Banquier d’affaires ayant brillamment réussi, Davis  a perdu le goût de vivre depuis que sa femme est décédée dans un tragique accident de voiture. Malgré son beau-père qui le pousse à se ressaisir, il sombre de plus en plus. Un jour, il envoie une lettre de réclamation à une société de distributeurs automatiques, puis lui adresse d’autres courriers où il livre des souvenirs personnels. Jusqu’au moment où sa correspondance attire l’attention de Karen, la responsable du service clients. Peu à peu, une relation se noue entre eux. Entre Karen et son fils de 15 ans, Davis se reconstruit, commençant d’abord par faire table rase de sa vie passée …

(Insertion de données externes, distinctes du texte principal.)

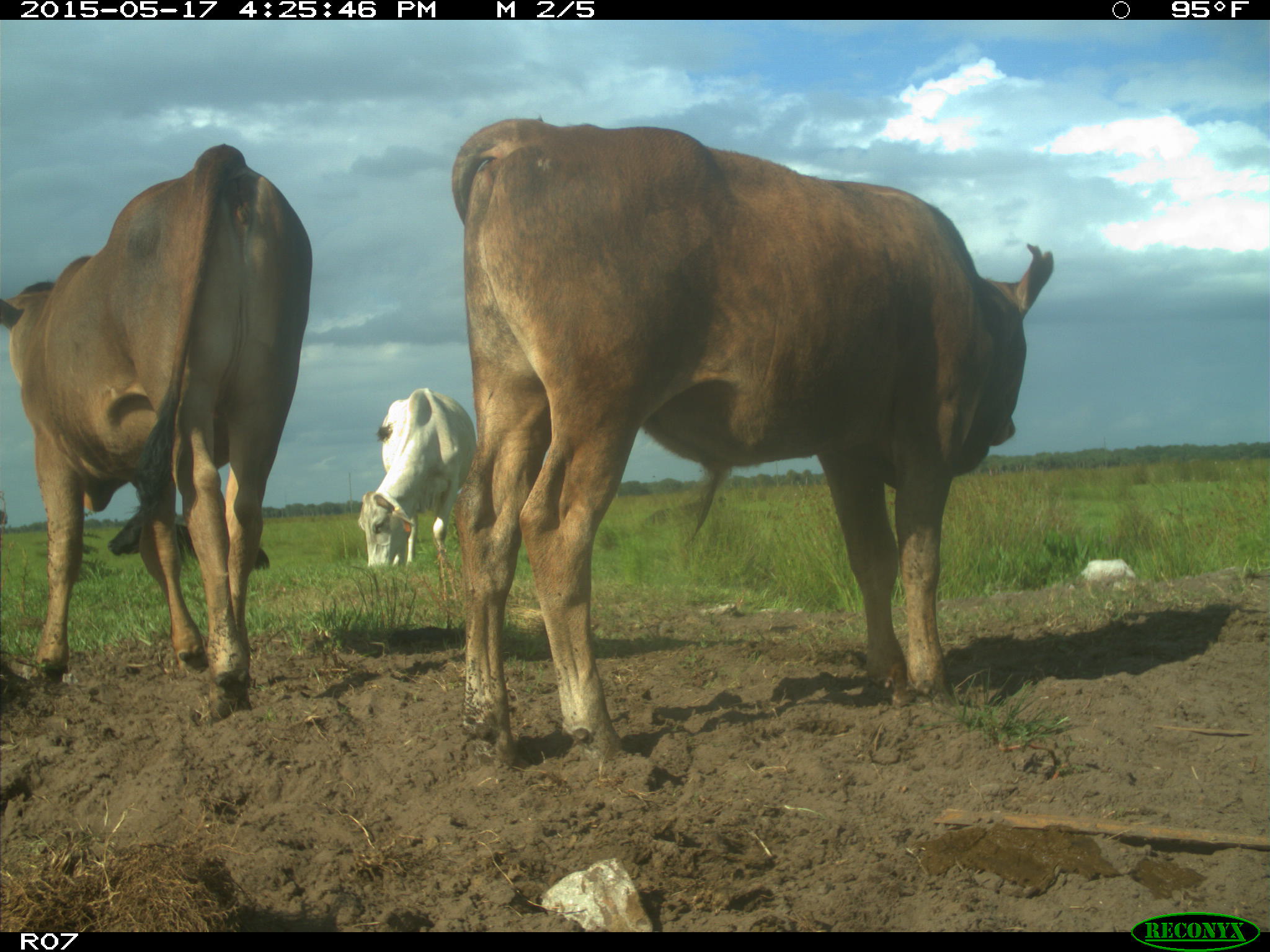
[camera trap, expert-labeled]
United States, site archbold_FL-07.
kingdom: Animalia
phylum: Chordata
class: Mammalia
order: Artiodactyla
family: Bovidae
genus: Bos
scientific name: Bos taurus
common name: domestic cow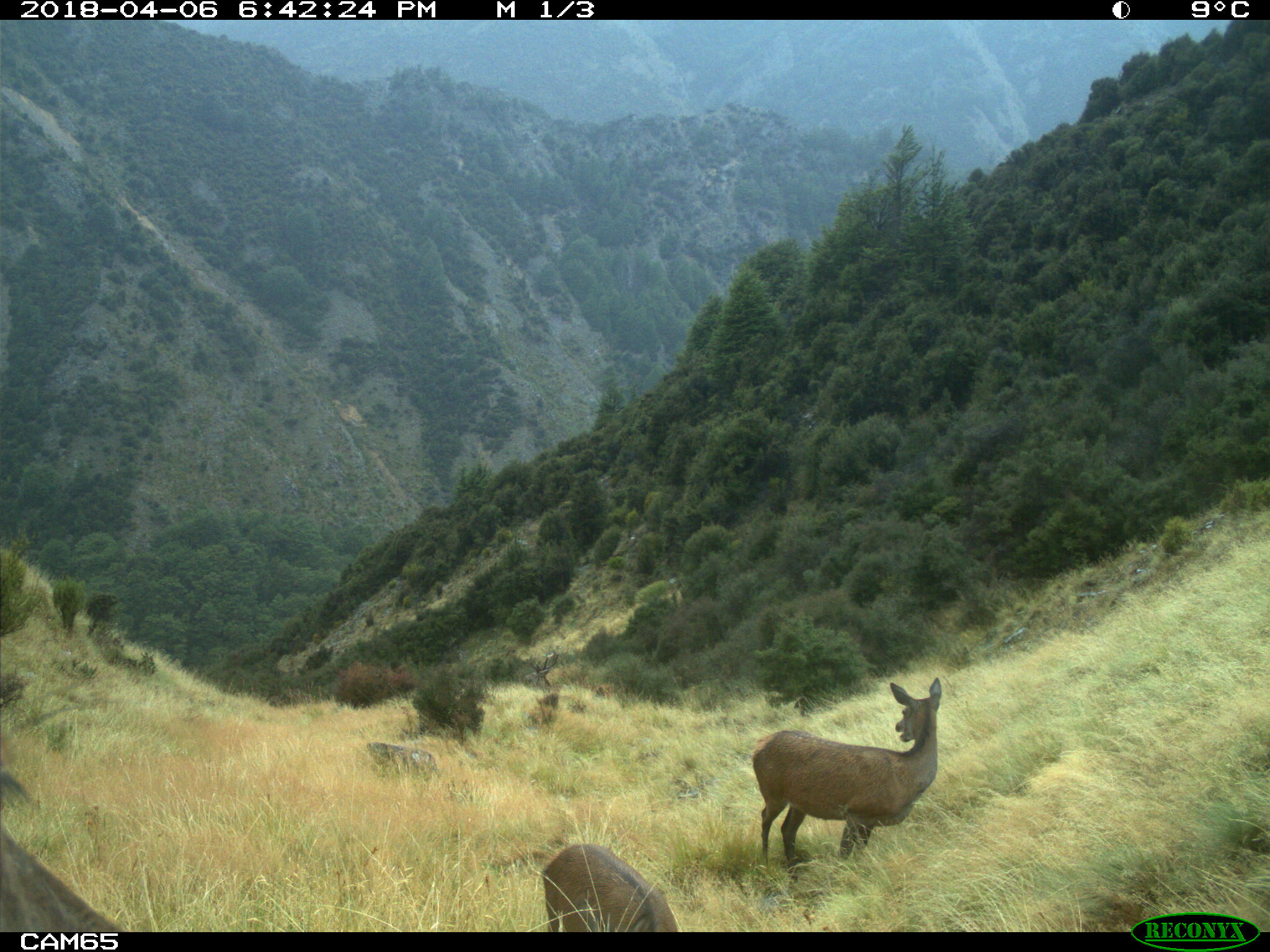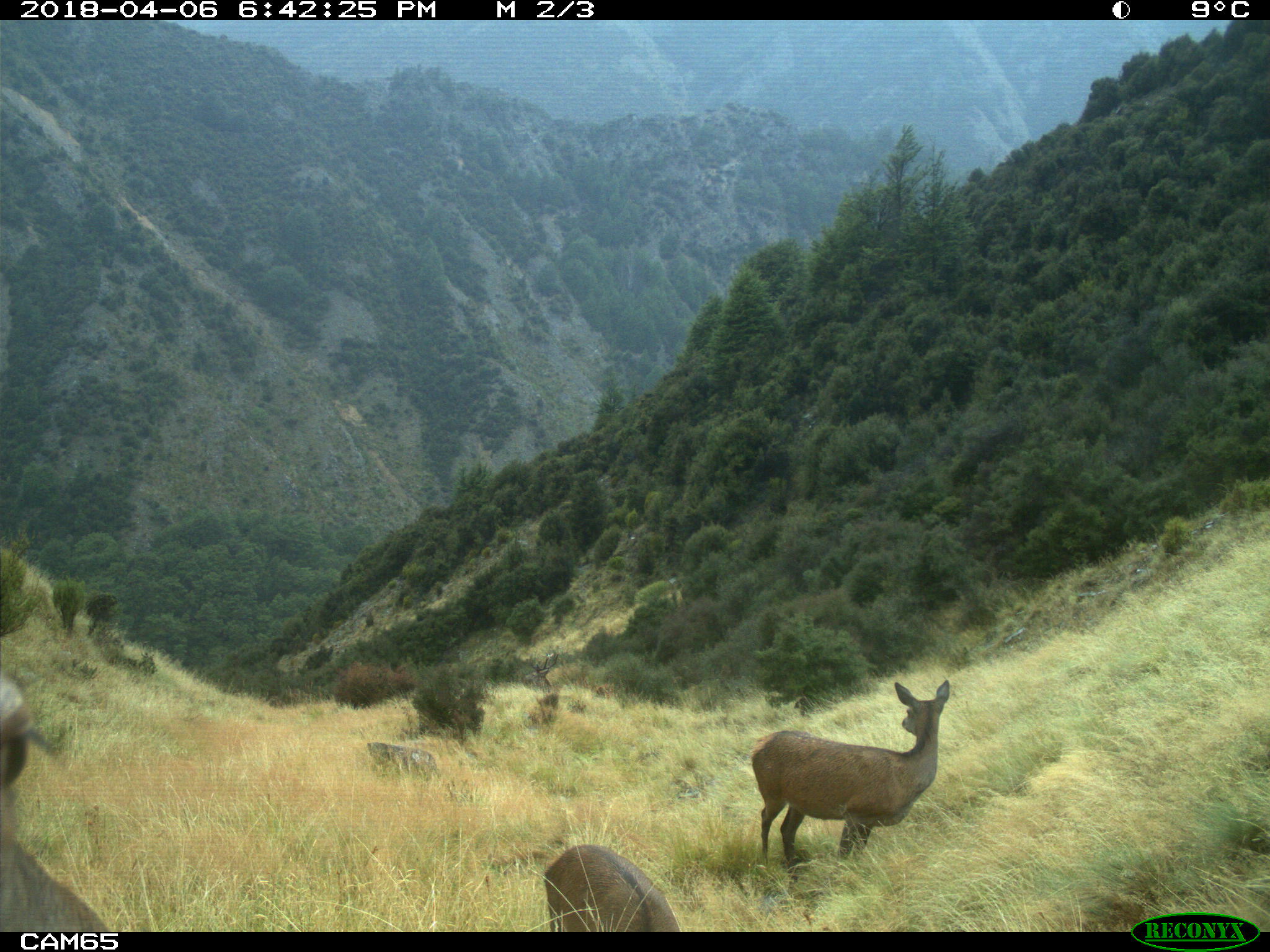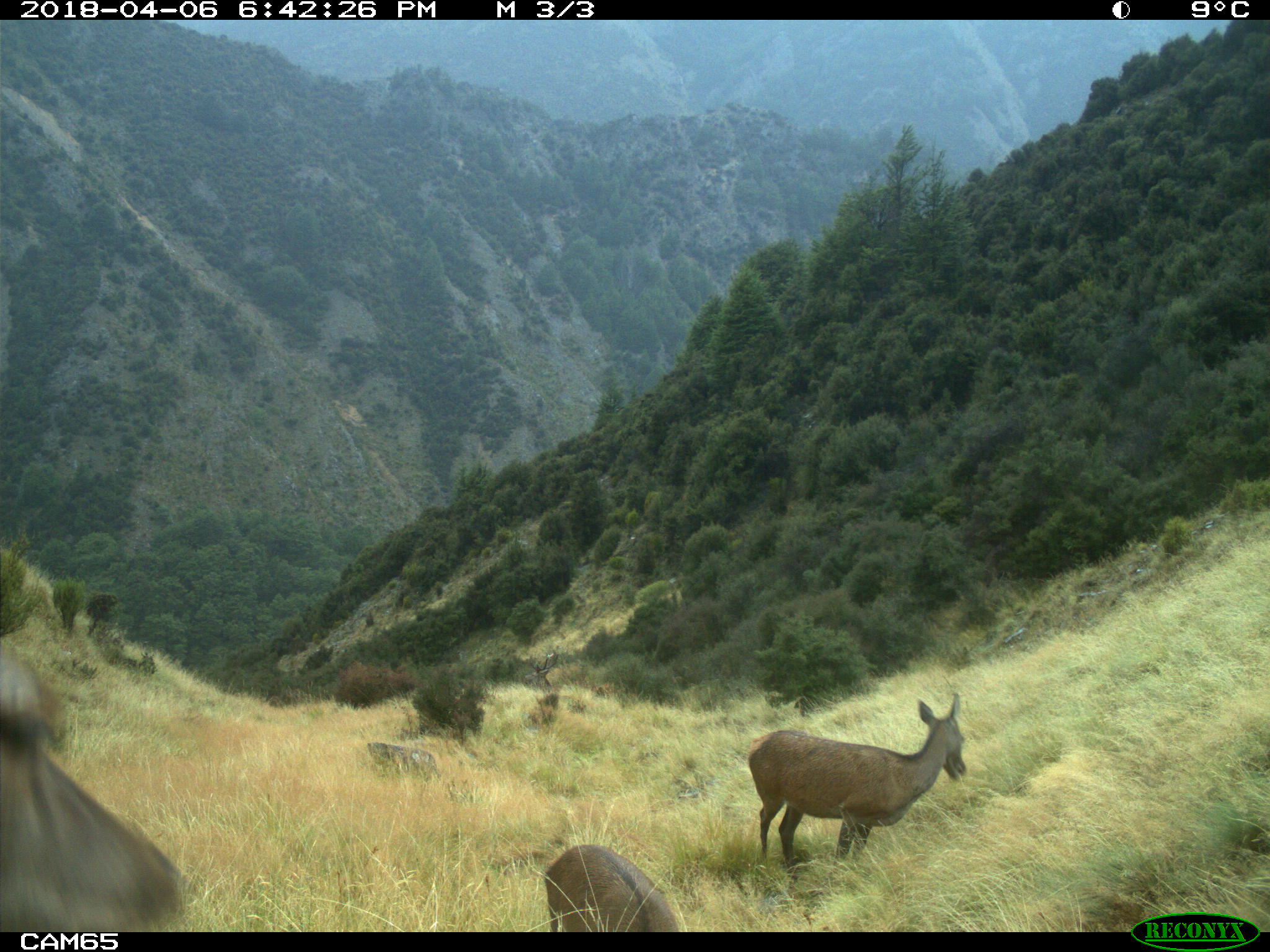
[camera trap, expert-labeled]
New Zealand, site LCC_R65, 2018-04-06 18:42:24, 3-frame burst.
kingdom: Animalia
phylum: Chordata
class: Mammalia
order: Artiodactyla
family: Cervidae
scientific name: Cervidae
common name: deer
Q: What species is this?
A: Deer (Cervidae).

Avec un sujet si difficile à traiter sans sombrer dans la facilité, il est surprenant de voir le film s’orienter vers différents thèmes tout en ne perdant pas le fil conducteur au personnage principal et aux spectateurs. En rencontrant de nombreuses personnalités aussi différentes soient-elles, le personnage de Gyllenhaal va mener un parcours pour se reconstruire après un traumatisme évident, à l’instar des personnages de Matthew McConaughey dans « Dallas Buyers Club » et Reese Witherspoon dans « Wild » qui vaincront préjugés ou culpabilités pour  ressortir meilleurs que jamais.

« Demolition » tend plus vers la comédie dramatique plutôt que le drame pur et dur et procure la sensation d’être dans un ascenseur émotionnel par les saillies comiques proche du malaise offert par Jake Gyllenhaal, n’ayant ici plus besoin de dévoiler touts ses talents. Sa complicité avec les autres personnages transpire un optimisme sans précédent, notamment avec Naomi Watts et Judah Lewis, un duo mère/fils servant de clivage à l’état dépressionnaire de notre personnage principal.

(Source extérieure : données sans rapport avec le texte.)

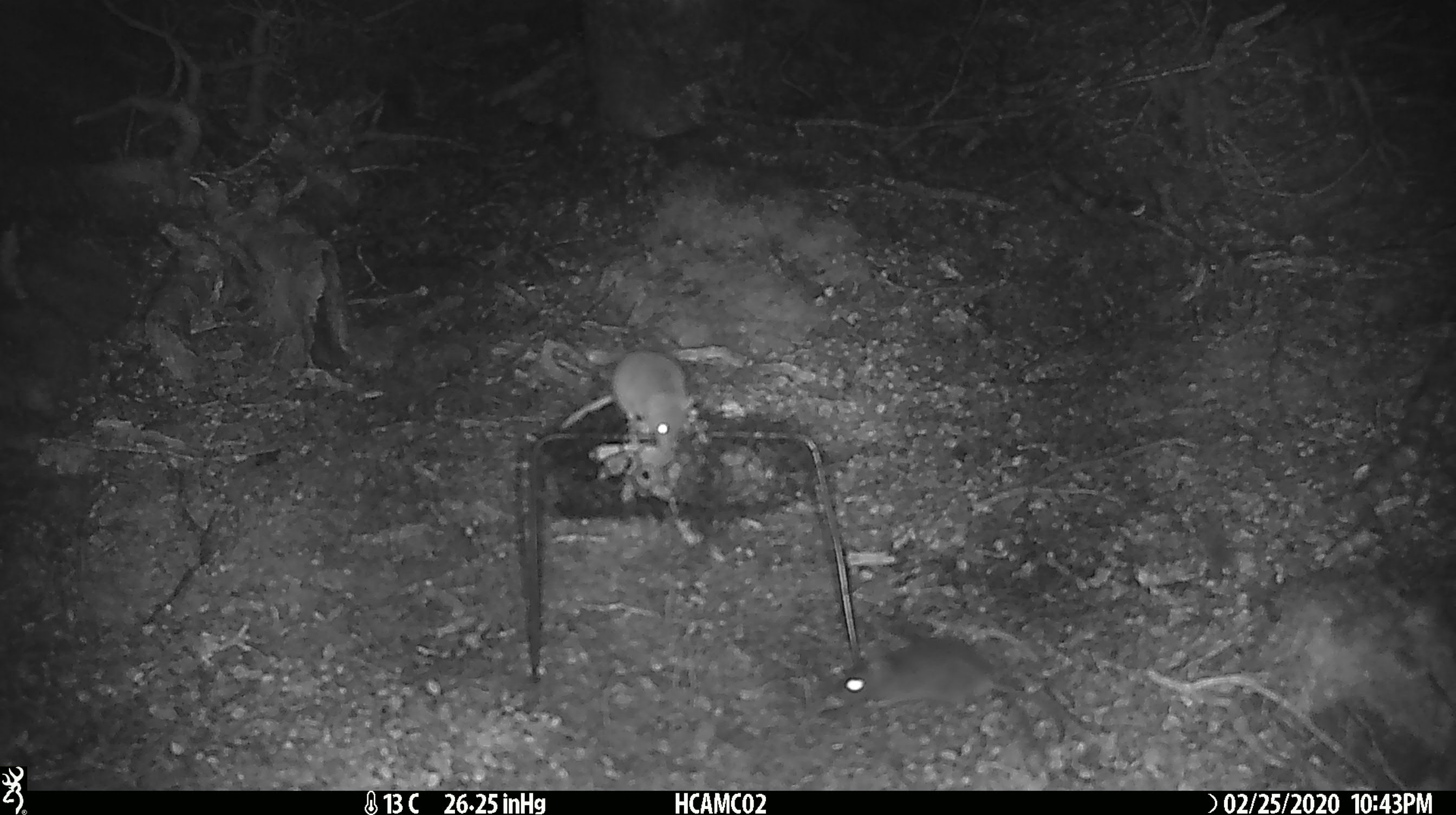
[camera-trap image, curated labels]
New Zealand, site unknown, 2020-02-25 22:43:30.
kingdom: Animalia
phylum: Chordata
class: Mammalia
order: Rodentia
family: Muridae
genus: Mus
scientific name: Mus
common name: mouse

Moins long que ses précédents longs-métrages, durant ici 1h40Vallée semble avoir retenu les leçons de ses précédents films et va directement droit au but. Quelques rebondissements apparaissent sans pour autant que le réalisateur s’attarde longuement dessus et fait progresser son histoire sans aucun temps mort.

On ressort avec le sourire aux lèvres de « Demolition« ,  l’envie de danser dans la rue sur « Crazy on You » nous envahissant l’esprit. Jean-Marc Vallée touche le spectateur en plein coeur avec cette reconstruction à base de rencontres et de séances intenses de démolissage.